Once in Northport we rowed out to the mooring of the family boat, brought it back to the dock, loaded up, and then made several trips back and forth to Gull Island, transporting our belongings and supplies. It was a trip of perhaps one and a half to two miles each way. One of the photos shows the boat we used, and another shows the island’s dock. The island was flat and there were clusters of trees.
I had been hired to cook and I found the kitchen at the back of the house. There was no electricity or running water; cooking was on a kerosene stove and there were kerosene lanterns to light the house. I believe there was a cistern for water in the kitchen which was filled by the Harvard student. And of course there was an outhouse.
In the main house there were two large fireplaces, one at either end of the building. An enormous, wide wooden table filled one half of the main room; it could sit perhaps 8 people on each side. The other half of the main area was a sitting room, and a flight of stairs led to the 2nd floor.
As I recall, I slept in a space over the kitchen in back of the house. I was very aware that I was not a guest or member of the family, I was there to work. This may be because I grew up as the daughter of servants, and I had worked as hired help the previous summer. I would take the meals I had prepared from the separate kitchen into the main house to be served on the large, long table. There was never a tablecloth, it was just bare wood. I did not sit at the table and eat with the family but served the food and returned to the kitchen area.
A vivid memory of my time on the island is making cherry pies. I had learned to make pie crusts a year earlier, and the Ustick family and their guests would bring unsealed cans of processed cherries from a mainland cannery for me to make into pies for dessert. The kerosene stove had two burners, and there was a portable oven that could be placed over the top for baking. I tried very hard to make sure the juice from the pies did not run over onto the stove during baking. I didn’t mind making the pies or preparing muffins for breakfast, but I did not like to cook the large lake trout that the family brought to me from fishing expeditions, perhaps because I had no experience.

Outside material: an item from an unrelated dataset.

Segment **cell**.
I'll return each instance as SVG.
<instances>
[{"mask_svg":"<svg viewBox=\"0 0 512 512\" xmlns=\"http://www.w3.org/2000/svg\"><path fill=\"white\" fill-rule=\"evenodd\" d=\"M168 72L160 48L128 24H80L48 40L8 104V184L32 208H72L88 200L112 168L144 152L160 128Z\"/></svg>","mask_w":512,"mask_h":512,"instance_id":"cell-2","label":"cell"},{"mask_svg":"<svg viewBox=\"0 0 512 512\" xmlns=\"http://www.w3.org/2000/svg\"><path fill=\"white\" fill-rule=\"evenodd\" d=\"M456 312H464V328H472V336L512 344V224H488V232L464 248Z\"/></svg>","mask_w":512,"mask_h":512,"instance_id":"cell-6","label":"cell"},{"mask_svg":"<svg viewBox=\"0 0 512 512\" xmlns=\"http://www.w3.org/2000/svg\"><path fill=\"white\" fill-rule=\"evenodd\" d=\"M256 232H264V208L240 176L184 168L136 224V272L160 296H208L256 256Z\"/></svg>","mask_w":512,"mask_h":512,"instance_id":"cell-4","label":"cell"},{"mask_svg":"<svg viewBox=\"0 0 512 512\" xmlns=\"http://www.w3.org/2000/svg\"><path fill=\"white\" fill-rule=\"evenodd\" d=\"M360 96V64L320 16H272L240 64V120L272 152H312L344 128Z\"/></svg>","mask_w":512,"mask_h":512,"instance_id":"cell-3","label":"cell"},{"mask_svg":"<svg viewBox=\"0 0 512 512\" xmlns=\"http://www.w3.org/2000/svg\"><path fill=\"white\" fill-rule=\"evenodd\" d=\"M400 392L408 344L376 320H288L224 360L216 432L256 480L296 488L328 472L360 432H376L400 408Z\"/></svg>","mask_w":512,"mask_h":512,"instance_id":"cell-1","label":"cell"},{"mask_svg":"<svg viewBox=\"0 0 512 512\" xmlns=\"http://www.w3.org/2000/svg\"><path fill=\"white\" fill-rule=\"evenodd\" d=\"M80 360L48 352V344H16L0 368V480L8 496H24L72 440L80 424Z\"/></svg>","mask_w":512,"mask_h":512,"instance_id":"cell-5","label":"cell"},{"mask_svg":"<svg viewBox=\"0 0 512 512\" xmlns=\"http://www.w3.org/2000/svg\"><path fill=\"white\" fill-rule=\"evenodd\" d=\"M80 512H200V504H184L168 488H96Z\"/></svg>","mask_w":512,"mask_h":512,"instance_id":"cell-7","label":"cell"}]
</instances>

The shoreline of the island was covered with rocks and there wasn’t a beach area for swimming. A plank of wood led across the rocks from the house to the dock, and people would have to use the dock to dive into the water if they wanted to swim. I had not learned to swim, and on my days off I would walk to another part of the island to sit and read or write letters. There were two daughters, one perhaps 15 and the other around 6 or 7. The older daughter would be taken to the mainland by boat so she could attend dances at the yacht club. Shopping also was done on the mainland.
I seem to recall there were frequent visitors, some from Harvard, who would go out with the professor for fishing on the lake. Since there was no beach on Gull Island, we would sometimes boat over to the mainland with a picnic and drive across the peninsula. There we came to a sandy shore that went on for miles, and I remember tall dunes and something called the “singing sands.”
I have a memory of having to go out to get kerosene for the stove, or some other outdoor chore, and having gulls swoop down on me. They seemed to have built nests everywhere, and you had to be careful where you stepped.
All things considered, it was a very interesting summer and I felt lucky to have a job in the midst of the Depression. Once the summer came to an end, I did not have any further contact with the Ustick family or Gull Island. Only recently have I learned through internet research the names of the family members: William Lee Ustick, Eugenia Blow Miltenberger Ustick, Ellen C. Ustick (later Ellen Williams), and Eugenia E. Ustick (later Eugenia Detzer). None are still living.